[Dataset records]
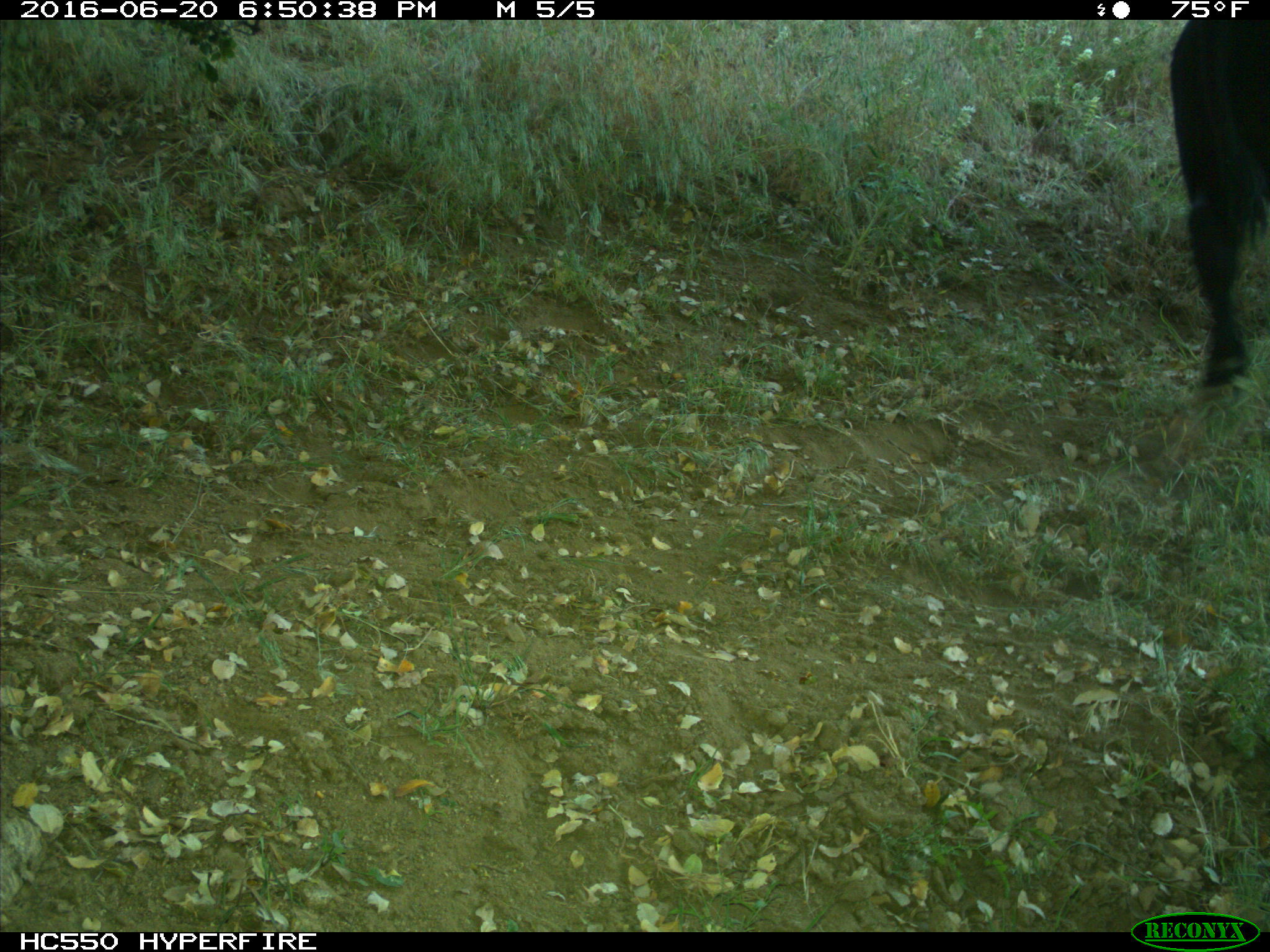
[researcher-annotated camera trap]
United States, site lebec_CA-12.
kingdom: Animalia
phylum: Chordata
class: Mammalia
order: Artiodactyla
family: Bovidae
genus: Bos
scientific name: Bos taurus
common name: domestic cow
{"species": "Bos taurus (domestic cow)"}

What you need to do — Repeat, with no pictures, every line from the top of the entries above through the line that has "common name: domestic cow", keeping each one exact.

Answer section —
[researcher-annotated camera trap]
United States, site lebec_CA-12.
kingdom: Animalia
phylum: Chordata
class: Mammalia
order: Artiodactyla
family: Bovidae
genus: Bos
scientific name: Bos taurus
common name: domestic cow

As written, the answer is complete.